To take only years from the data, we use the method dt.year.head().
#use of convertion
print(df['m'].dt.year.head())
Output:
0 2012
1 2013
2 2014
3 2018
4 2019
Name: m, dtype: int64
To take only months from the data, we use the method dt.month.head().
print(df['m'].dt.month.head())
Output:
0 5
1 5
2 6
3 7
4 9
Name: m, dtype: int64
Similarly, we can select days and weekdays.
print(df['m'].dt.day.head())
Output:
0 12
1 12
2 18
3 19
4 15
Name: m, dtype: int64
print(df['m'].dt.hour.head())
0 0
1 0
2 0
3 0
4 0
Name: m, dtype: int64
print(df['m'].dt.weekday_name.head())
Output:
0 Saturday
1 Sunday
2 Wednesday
3 Thursday
4 Sunday
Name: m, dtype: object
Suppose if we are working on sales data. We can arrange sales according to weekdays, weekends, year, month, etc.
In the above example hours are not mentioned in our data. so we got the output 0.
We can mention the time after the date in our data.
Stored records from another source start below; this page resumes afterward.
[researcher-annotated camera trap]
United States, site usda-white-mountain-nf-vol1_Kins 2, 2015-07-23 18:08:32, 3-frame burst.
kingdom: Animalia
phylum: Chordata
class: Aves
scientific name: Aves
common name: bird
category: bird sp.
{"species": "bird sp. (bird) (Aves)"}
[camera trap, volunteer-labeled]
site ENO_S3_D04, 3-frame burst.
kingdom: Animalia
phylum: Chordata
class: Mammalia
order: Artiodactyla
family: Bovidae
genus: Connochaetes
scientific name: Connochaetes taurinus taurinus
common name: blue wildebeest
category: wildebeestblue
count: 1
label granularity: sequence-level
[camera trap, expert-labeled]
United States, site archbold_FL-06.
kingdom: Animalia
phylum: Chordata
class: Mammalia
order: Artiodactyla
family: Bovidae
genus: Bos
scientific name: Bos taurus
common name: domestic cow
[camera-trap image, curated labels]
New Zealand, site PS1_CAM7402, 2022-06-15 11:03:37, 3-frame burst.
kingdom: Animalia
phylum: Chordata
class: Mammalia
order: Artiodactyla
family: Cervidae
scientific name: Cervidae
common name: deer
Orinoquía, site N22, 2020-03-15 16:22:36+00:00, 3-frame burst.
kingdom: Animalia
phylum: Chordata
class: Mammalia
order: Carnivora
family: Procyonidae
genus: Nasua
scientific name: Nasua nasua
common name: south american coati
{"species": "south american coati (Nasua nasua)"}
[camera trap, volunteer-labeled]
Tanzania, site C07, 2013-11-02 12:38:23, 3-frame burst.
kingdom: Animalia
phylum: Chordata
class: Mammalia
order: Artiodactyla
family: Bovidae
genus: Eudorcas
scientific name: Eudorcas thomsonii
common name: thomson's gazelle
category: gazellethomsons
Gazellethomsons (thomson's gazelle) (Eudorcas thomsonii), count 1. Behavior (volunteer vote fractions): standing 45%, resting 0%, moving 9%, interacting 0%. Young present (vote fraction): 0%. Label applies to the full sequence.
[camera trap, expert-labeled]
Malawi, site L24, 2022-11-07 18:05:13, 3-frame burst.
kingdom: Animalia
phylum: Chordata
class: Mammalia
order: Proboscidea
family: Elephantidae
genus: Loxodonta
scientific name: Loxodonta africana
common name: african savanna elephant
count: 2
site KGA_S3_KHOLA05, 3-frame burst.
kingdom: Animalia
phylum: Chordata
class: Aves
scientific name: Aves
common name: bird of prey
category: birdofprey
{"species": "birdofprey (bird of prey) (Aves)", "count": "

Example 2012-05-12 hh:mm:ss.
The same way column l is converted from type object to float by removing Rs from the data.
The code is given below.
def func(val):
newdata=val.replace('Rs','')
return float(newdata)
df['l']=df['l'].apply(func)
print(df)
print(df.dtypes)
Output:
x y z l m
0 1 rajesh m 2000.00 2012-05-12
1 2 suresh m 3000.00 2013-05-12
2 3 mahesh m 4000.78 2014-06-18
3 5 mahitha f 8000.00 2018-07-19
4 6 mohith m 6000.66 2019-09-15
5 7 mallesh m 28.98 2020-04-04
6 8 moulesh m 1.22 2011-06-19
7 9 murali m 2.89 2016-05-05
x int64
y object
z object
l float64
m datetime64[ns]
dtype: object
To convert the data from the object to float. We used a method apply.
The apply method will take a function name as input.
The apply method will take the data and send it to the method given in its parameter, and the returned value is considered.
In our example, we have written a function func. The func will replace Rs to empty string.
After eliminating Rs from the data, then data frame considered as float data type.